Not sure I'm following your second question. The radius server certificate does not have to be from the same CA as the client certificate. 


Thanks, 
Tim

i am right to say that I will just go into onboard settings and create a 'client' cert for the printer and upload to the printer? 

 

if so, that's the difference between create a 'client' cert in the CA (clearpass) and do a CSR? 

Right. The difference is: when you generate the CSR on the device, the private key is also generated on the device. When you do it in Onboard through the GUI, the certificate and private key are generated and can be exported. 


Thanks, 
Tim

thanks. let me as a stupid question. so on the printer i will need to import 3 things? the client cert, the private key as well as the root ca which is the clearpass? 

Correct


Thanks, 
Tim

another question, shouldn't be it be the same as laptop user? as this is often pushed down by GPO, i have no visiblity. from laptop we only see user cert and root ca cert. where can we find the private key? having said that if i were to do manual import of cert to the laptop, i will need to import these 3 items too?

For a laptop, you would be using the Onboard process for enrollment.
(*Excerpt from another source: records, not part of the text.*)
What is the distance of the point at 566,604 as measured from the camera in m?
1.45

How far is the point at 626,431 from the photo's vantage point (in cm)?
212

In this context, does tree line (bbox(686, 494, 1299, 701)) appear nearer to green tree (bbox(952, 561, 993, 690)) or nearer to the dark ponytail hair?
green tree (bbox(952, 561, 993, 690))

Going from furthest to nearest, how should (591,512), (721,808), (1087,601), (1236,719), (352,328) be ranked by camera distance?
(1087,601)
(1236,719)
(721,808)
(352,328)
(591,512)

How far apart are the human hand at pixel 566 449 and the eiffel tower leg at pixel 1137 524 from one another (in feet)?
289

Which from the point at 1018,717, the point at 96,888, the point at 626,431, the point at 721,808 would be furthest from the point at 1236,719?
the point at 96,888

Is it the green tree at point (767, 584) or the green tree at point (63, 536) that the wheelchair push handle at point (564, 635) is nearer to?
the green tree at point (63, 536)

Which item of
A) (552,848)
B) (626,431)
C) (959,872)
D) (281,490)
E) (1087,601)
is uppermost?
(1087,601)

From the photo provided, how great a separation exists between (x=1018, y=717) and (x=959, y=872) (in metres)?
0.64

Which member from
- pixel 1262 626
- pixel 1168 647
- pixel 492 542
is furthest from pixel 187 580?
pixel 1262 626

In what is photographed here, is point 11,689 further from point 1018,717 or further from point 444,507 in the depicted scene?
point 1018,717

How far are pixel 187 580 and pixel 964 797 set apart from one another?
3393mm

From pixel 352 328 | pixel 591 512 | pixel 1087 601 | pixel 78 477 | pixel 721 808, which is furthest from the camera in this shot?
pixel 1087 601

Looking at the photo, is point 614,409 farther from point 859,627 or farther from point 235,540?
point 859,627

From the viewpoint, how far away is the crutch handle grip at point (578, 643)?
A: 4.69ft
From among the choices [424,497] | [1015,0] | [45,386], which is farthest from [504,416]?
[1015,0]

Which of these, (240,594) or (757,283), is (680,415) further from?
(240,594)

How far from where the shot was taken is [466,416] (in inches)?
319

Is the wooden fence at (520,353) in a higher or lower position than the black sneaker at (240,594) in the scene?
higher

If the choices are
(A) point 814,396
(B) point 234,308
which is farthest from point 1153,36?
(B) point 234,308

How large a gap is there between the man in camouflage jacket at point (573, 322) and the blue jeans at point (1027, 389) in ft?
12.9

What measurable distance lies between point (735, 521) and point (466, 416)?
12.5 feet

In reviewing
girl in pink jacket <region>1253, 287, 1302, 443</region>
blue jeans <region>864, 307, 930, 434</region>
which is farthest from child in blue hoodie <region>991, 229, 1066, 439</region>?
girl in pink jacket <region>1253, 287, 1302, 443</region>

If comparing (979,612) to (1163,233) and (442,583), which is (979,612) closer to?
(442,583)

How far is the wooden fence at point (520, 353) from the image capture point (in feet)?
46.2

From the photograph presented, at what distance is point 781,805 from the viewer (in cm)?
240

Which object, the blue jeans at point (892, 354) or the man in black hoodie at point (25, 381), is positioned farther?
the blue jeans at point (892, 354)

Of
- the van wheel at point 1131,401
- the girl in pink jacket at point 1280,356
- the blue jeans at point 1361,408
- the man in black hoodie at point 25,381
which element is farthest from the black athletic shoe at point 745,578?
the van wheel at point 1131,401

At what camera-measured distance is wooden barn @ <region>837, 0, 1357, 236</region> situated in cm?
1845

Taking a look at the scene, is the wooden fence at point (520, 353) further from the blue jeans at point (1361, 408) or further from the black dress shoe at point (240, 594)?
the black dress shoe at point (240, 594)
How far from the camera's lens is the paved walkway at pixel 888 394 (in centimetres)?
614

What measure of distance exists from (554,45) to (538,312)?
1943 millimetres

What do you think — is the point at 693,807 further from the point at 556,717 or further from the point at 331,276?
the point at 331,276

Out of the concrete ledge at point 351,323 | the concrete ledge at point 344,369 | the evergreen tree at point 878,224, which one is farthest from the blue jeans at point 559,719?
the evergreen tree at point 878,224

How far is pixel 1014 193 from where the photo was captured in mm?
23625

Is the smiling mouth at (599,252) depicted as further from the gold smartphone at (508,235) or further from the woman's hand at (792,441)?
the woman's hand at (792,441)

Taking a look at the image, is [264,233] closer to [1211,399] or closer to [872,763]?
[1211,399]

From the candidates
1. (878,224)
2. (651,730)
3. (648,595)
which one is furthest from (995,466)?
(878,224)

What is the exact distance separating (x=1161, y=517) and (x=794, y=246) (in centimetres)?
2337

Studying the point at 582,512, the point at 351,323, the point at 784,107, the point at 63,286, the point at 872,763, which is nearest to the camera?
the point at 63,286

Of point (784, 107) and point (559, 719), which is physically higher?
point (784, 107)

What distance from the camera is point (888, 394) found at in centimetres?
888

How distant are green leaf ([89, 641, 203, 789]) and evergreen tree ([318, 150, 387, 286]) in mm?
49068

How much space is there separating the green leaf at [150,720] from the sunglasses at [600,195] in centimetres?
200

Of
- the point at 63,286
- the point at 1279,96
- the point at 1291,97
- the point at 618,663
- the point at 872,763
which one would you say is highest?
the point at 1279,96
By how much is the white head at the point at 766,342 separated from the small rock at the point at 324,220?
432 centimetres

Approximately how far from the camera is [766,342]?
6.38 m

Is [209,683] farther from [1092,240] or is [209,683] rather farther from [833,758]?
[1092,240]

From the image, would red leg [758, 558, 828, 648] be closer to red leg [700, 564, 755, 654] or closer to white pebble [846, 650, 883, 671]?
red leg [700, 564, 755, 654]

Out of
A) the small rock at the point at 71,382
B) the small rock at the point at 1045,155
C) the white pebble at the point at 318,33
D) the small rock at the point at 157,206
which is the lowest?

For AD-joined Windows machines, yes, you can use group policy to issue certificates from your AD CA.

yup i do understand the onboard process for enrollment.. i mean if i want to do the manual way, it will be the same as printer where i need to import the 3 files to the laptop? not saying that i will do it this way, i mean just to understand the concept.

rayoflight,

 

That depends on what the printer manufacturer supports.  In reality, very few people attempt to put certificates on a headless device.  The printer manufacturers know this, so they do not put alot of effort into supporting or refining the process.

those printers that can do CSR works. I signed them and upload back the to the printer together with the root CA (clearpass onboard)

 

now i am trying to figure out how to generate the cert from onboard and upload back to the printer.

 

I followed the following guide but can't get it work.

 

http://community.arubanetworks.com/t5/AAA-NAC-Guest-Access-BYOD/TUTORIAL-How-to-generate-TLS-certificates-for-Linux-using-the/td-p/149236

 

1) may i know why we upload the CPPM cert rather than the onboard CA cert? in the senerio of CSR by the printer, i actually uploaded the onboard CA cert and it works. I didn't upload the CPPM cert to the printer.

2) can I say that the CN field is not important if I do not tick authorization in TLS method?

3) I can't seem to upload the client cert to the printer, it gives me some error, but it doesn't give me error when I do the 'CSR' method.